Le millésime pèse sur le style plus que sur la qualité : les années chaudes donnent des vins plus riches et plus alcooleux, les années fraîches des vins plus tendus et plus digestes. À vous de déterminer ce que vous cherchez avant de choisir. Nos repères de prix des vins d'Alsace et notre panorama des domaines viticoles aident à s'orienter.

Questions fréquentes

Le gewurztraminer est-il un vin sucré ?

Pas nécessairement. Il existe en sec, en moelleux et en liquoreux. Sa faible acidité et son intensité aromatique le font souvent paraître plus doux qu'il ne l'est réellement, même lorsque son sucre résiduel est faible.

D'où vient le nom du gewurztraminer ?

De l'allemand Gewürz, qui signifie épice, accolé à traminer, nom dérivé du village de Tramin dans le Tyrol italien où se cultivait son ancêtre. Le nom décrit donc littéralement un traminer épicé.

Quelle différence entre gewurztraminer et traminer ?

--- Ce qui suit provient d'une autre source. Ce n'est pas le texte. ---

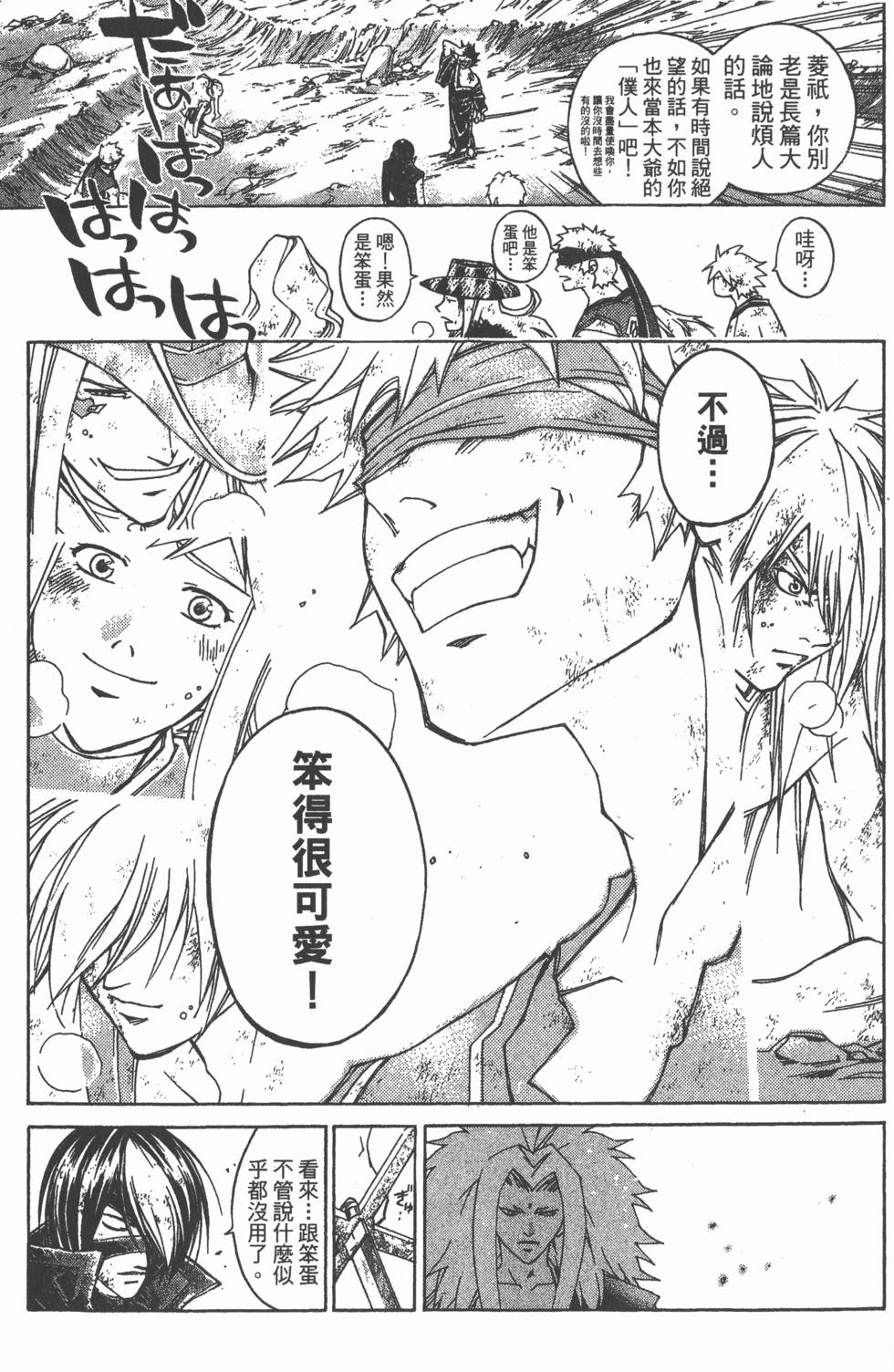 第37页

Le traminer, ou savagnin blanc, est la variété d'origine à baies blanches. Le gewurztraminer en est une mutation à baies roses, beaucoup plus aromatique. Les deux sont génétiquement le même cépage.

Combien de temps peut-on garder une bouteille ?

De trois à cinq ans pour une appellation régionale, cinq à dix ans pour un grand cru, plusieurs décennies pour une sélection de grains nobles conservée dans de bonnes conditions.

Avec quel plat servir un gewurztraminer ?

La cuisine asiatique épicée et le munster sont ses deux accords les plus sûrs. Une vendange tardive accompagne le foie gras, tandis qu'un vin sec convient à la tarte à l'oignon ou à une choucroute.